Au contraire, depuis plusieurs années on a assisté au phénomène inverse. En Europe, il ne reste plus que trois pays qui ont conservé l’ISF complète ! La Suisse, l’Espagne, la Norvège. Il est possible de rajouter la France puisque lors de son premier mandat, Emmanuel Macron a modifié cette taxation en ne gardant plus que la part liée à la fortune, comme d’ailleurs l’Italie. Tous les autres l’ont abolie : Le Danemark et l’Autriche en 1994, l’Allemagne et l’Irlande en 1995, puis ce fut au tour du Luxembourg, de la Finlande, des Pays-Bas, la Suède dans les années 2000.
En France, depuis la réforme Macron, le patrimoine immobilier est imposé à 0,7% à partir de 1,3 million et 1,5% au-delà de 10 millions d’euros.
Et pourtant beaucoup de personnalités mondiales ont essayé d’influer les gouvernements pour créer cette taxation, jusque-là sans succès. C’est par exemple le cas de Kristalina Georgieva, directrice du FMI (Fond Monétaire International), qui a préconisé d’augmenter le taux maximum d’impôts sur le revenu, puis suite à l’enrichissement pendant la pandémie, elle a exhorté les pays à créer un impôt sur la fortune. L’ONU et la Banque mondiale ont fait de même pour l’instant sans succès.
D’autres tel que la petite fille de Walt Disney membre des Patriotic Millionaires, un groupe de 200 fortunes américaines et britanniques milite avec Moms Pearlancien dirigeant de BlackRock, Robert Kaplan star du barreau et Steve Silbertstein mogul de la Tech, pour dénoncer cette grande inégalité. Elle vient de publier : « Taxer les riches » critiquant les pratiques des puissants qui trustent l’économie en manipulant le code des impôts.
Un autre français Gabriel Zucman de 35 ans, prenant le relais de Piketty, est devenu l’un des économistes star aux Etats-Unis.

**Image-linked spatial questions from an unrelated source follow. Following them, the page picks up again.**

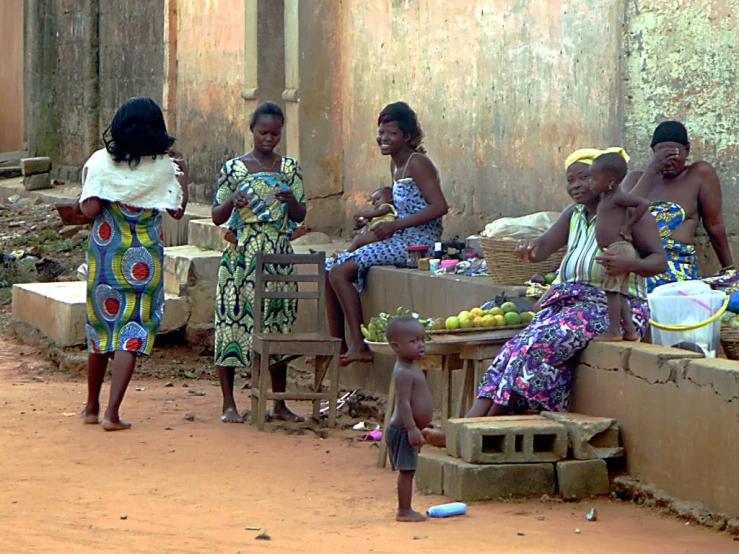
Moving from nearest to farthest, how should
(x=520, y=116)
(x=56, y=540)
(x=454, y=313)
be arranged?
(x=56, y=540), (x=454, y=313), (x=520, y=116)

Il a conseillé Bernie Sanders et les démocrates de créer un impôt sur la fortune sans aucune niche réservée aux fortunes de plus de 30 millions de dollars. En parallèle, il a co-écrit avec Emmanuel SAEZ « Le triomphe de l’injustice » Seuil.
En France il faut toutefois nuancer en analysant plus en profondeur, il est possible de s’apercevoir que ce ne sont pas toujours les plus fortunés qui ont augmenté leur patrimoine, ce sont plus les nouveaux venant de secteurs plus porteurs actuellement.
Des exemples :
Bernard Arnault (LVMH), première fortune de France et deuxième du monde a vu sa fortune régresser de 9 milliards d’euros.
Françoise Bettancourt Meyers (L’Oréal) a perdu 9 milliards d’euros par rapport à 2021.
Pierre Omidyar (Paypal-Ebay) moins 11,5 milliards d’euros.
Evan Spiegel (Snap) moins 7 milliards.
Famille (Hermès) moins 2,8 milliards.
Patrick Drahi (Altice) moins 2 milliards.
Benoit Dageville et Thierry Cruanes moins 2 milliards.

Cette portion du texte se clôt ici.